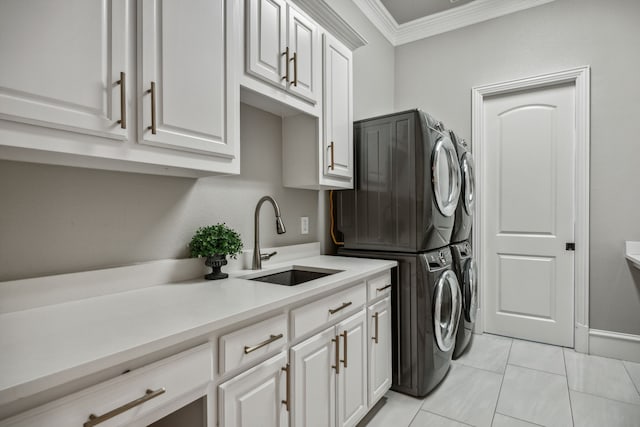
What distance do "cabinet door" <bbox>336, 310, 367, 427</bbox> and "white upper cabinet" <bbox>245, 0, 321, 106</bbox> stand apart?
1.17m

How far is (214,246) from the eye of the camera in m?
1.49

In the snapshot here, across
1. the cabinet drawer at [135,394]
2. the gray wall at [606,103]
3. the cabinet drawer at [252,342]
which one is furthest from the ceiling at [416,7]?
the cabinet drawer at [135,394]

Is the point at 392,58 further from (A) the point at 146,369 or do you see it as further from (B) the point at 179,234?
(A) the point at 146,369

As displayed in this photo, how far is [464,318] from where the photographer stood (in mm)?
2594

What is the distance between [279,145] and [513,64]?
7.91ft

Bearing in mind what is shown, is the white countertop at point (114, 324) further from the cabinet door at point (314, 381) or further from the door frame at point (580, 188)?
the door frame at point (580, 188)

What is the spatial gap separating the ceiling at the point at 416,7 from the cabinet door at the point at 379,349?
9.02ft

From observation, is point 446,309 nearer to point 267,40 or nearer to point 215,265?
point 215,265

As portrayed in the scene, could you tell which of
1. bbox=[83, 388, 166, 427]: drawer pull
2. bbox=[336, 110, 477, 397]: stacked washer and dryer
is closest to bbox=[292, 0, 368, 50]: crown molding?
bbox=[336, 110, 477, 397]: stacked washer and dryer

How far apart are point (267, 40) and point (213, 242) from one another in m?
0.97

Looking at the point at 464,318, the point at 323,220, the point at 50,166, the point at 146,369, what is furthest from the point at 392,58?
the point at 146,369

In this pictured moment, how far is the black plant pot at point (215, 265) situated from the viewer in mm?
1500

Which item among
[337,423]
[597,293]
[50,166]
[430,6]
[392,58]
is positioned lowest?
[337,423]

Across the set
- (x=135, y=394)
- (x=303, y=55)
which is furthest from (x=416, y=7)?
(x=135, y=394)
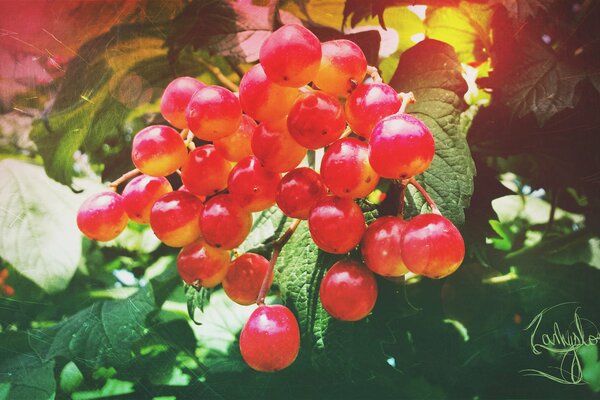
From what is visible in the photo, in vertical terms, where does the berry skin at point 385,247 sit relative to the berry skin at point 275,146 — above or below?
below

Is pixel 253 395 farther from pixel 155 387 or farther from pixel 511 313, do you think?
pixel 511 313

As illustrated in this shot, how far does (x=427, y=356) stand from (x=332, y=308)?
17 cm

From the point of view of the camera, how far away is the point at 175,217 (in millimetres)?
269

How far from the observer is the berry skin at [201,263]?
28 cm

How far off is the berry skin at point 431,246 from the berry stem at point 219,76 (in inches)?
8.2

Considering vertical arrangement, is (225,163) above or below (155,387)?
above

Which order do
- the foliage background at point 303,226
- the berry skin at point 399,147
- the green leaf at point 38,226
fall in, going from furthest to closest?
1. the green leaf at point 38,226
2. the foliage background at point 303,226
3. the berry skin at point 399,147

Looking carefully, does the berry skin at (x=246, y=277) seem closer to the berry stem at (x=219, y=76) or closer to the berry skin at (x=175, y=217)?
the berry skin at (x=175, y=217)

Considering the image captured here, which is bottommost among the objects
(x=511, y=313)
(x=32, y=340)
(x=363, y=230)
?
(x=32, y=340)

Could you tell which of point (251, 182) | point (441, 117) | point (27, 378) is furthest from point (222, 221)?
point (27, 378)

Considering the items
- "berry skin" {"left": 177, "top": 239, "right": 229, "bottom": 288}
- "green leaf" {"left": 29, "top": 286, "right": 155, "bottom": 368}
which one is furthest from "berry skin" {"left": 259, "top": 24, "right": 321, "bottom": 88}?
"green leaf" {"left": 29, "top": 286, "right": 155, "bottom": 368}

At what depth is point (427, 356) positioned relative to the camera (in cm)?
40

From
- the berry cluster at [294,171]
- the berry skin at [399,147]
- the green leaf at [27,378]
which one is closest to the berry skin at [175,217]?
the berry cluster at [294,171]

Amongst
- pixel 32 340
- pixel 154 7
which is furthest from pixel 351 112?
pixel 32 340
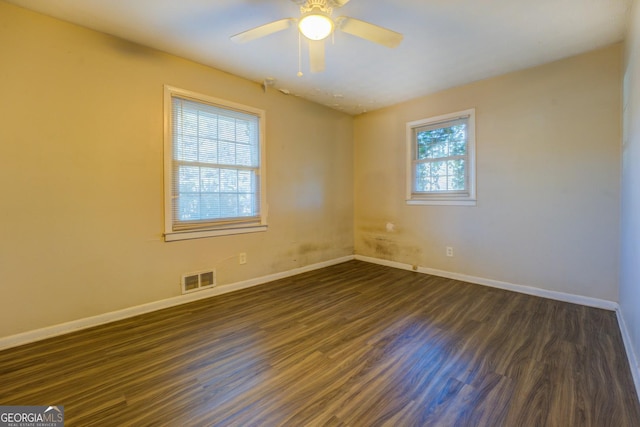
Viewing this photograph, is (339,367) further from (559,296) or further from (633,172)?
(559,296)

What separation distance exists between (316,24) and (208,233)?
2.33m

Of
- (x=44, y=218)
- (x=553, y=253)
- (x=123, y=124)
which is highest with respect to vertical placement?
(x=123, y=124)

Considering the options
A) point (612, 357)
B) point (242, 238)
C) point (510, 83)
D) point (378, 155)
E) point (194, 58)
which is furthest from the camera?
point (378, 155)

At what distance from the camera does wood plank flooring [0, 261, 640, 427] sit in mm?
1424

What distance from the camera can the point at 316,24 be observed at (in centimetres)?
181

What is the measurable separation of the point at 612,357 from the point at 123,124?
430cm

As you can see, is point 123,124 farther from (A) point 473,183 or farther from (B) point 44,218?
(A) point 473,183

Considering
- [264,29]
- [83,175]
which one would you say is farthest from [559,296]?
[83,175]

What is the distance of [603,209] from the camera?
8.80 feet

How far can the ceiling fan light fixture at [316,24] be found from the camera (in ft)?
5.82

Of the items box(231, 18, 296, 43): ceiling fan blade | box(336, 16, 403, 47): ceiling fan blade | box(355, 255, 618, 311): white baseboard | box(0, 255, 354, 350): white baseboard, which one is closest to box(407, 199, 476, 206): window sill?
box(355, 255, 618, 311): white baseboard

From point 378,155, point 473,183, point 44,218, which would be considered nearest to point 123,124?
point 44,218

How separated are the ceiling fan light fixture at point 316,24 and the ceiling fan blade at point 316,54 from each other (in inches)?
8.6

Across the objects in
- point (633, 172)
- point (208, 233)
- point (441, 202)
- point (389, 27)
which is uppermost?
point (389, 27)
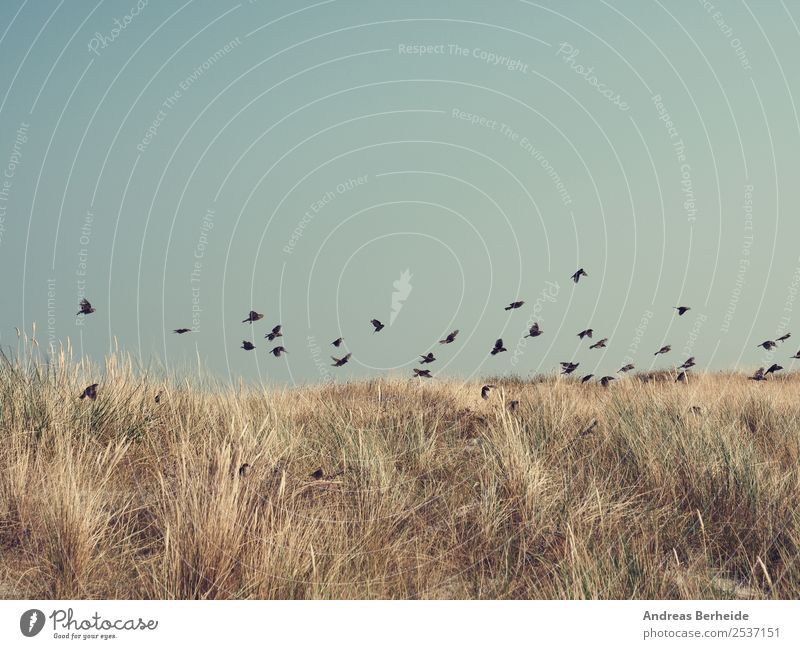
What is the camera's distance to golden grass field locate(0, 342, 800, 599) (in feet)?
16.8

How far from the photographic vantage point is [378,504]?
6.30 metres

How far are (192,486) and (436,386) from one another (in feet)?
27.3

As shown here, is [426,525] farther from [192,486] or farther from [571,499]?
[192,486]

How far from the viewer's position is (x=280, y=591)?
4953mm
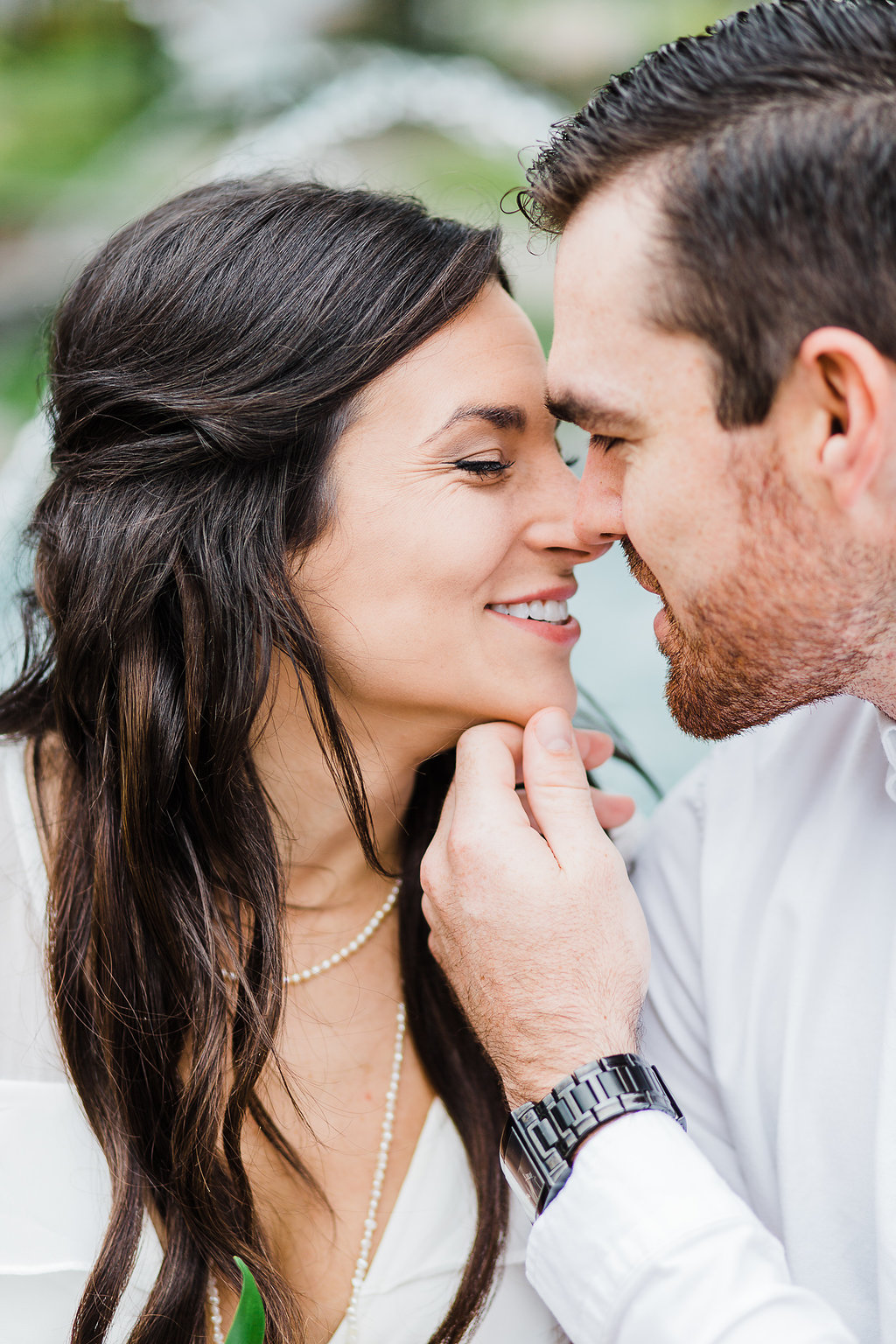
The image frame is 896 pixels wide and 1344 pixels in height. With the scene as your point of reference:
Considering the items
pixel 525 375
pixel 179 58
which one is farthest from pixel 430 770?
pixel 179 58

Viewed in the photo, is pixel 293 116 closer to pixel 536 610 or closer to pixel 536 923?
pixel 536 610

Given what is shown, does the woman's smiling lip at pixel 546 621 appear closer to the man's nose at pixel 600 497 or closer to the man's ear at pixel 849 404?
the man's nose at pixel 600 497

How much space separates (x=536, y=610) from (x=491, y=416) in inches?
14.8

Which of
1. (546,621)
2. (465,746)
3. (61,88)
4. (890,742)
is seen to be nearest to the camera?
(890,742)

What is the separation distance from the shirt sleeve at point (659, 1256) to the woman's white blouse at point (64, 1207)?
1.22 feet

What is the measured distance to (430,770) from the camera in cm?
233

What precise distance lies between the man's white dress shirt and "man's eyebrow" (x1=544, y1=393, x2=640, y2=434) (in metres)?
0.67

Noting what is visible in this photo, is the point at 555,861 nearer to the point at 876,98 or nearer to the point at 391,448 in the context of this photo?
the point at 391,448

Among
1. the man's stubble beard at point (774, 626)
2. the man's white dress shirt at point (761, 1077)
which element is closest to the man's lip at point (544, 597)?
the man's stubble beard at point (774, 626)

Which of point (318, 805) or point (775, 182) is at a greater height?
point (775, 182)

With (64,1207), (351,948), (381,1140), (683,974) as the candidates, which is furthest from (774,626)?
(64,1207)

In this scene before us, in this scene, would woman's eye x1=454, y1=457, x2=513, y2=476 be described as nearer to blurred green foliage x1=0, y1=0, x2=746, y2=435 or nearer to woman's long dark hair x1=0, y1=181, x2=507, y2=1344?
woman's long dark hair x1=0, y1=181, x2=507, y2=1344

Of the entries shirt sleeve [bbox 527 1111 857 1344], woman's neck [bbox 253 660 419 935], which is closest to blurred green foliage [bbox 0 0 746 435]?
woman's neck [bbox 253 660 419 935]

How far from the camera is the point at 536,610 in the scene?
207 centimetres
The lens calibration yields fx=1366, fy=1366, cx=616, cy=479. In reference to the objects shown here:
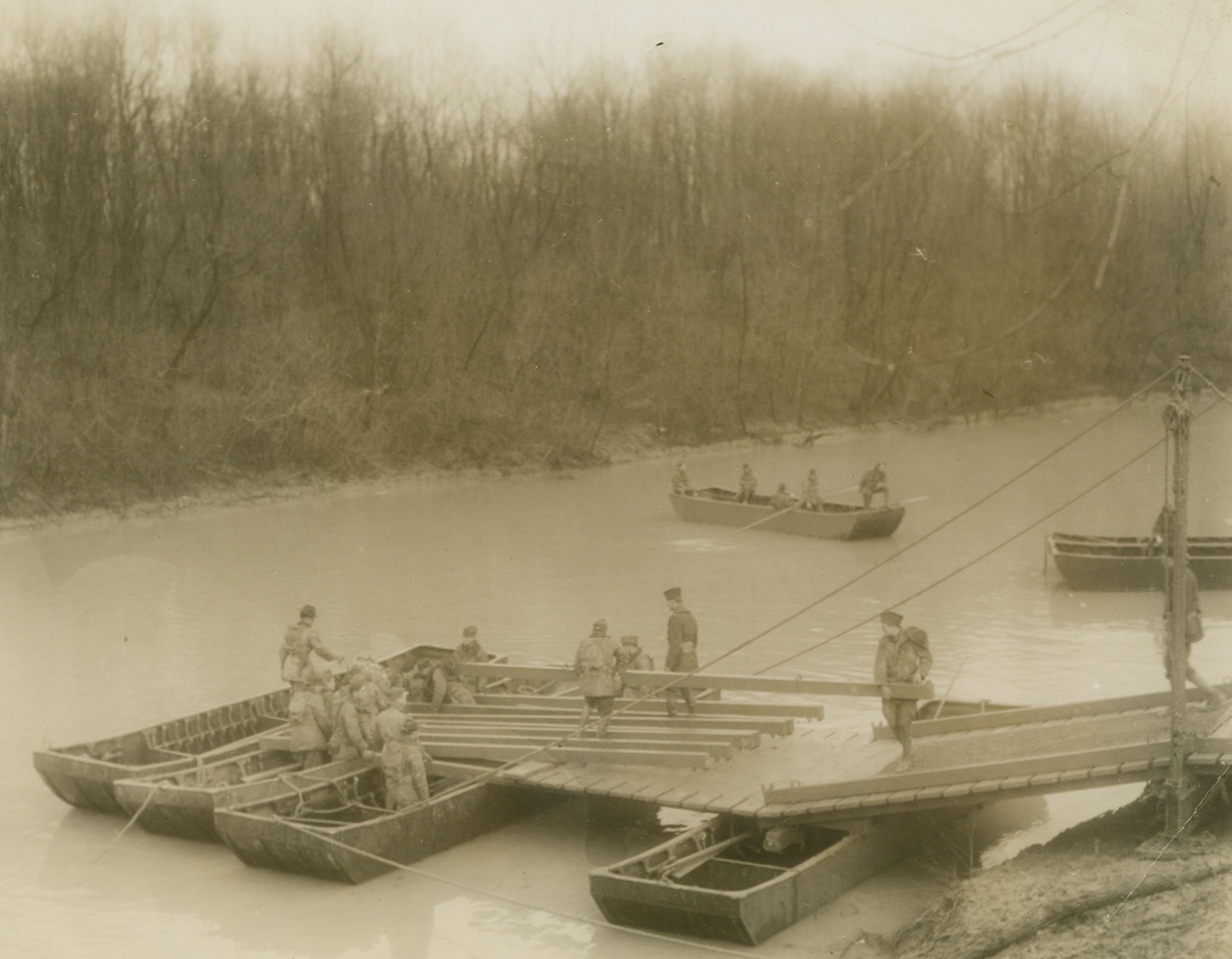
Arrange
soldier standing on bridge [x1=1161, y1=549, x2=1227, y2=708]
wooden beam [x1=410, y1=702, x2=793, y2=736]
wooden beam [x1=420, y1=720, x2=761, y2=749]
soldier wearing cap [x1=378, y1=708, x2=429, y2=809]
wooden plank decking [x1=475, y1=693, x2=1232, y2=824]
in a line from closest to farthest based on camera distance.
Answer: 1. wooden plank decking [x1=475, y1=693, x2=1232, y2=824]
2. soldier standing on bridge [x1=1161, y1=549, x2=1227, y2=708]
3. soldier wearing cap [x1=378, y1=708, x2=429, y2=809]
4. wooden beam [x1=420, y1=720, x2=761, y2=749]
5. wooden beam [x1=410, y1=702, x2=793, y2=736]

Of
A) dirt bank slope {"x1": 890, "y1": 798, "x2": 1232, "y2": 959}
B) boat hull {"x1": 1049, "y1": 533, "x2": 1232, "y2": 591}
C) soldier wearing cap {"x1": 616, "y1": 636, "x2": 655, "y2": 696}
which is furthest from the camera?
boat hull {"x1": 1049, "y1": 533, "x2": 1232, "y2": 591}

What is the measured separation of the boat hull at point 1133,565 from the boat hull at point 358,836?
Answer: 1389 cm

Exercise prompt: Copy the rows again, starting with the line that contains "Across the objects in" and going through the line that contains "6.30 metres". Leave out the pictures.

Solution:
Across the objects in
- point (633, 172)
- point (208, 233)
- point (441, 202)
- point (389, 27)
which is uppermost?
point (389, 27)
What is the camera's distance to golden grass field locate(0, 342, 800, 599) (in feet)?
16.8

How far from the photographic vantage point is [378,504]?
6.30 metres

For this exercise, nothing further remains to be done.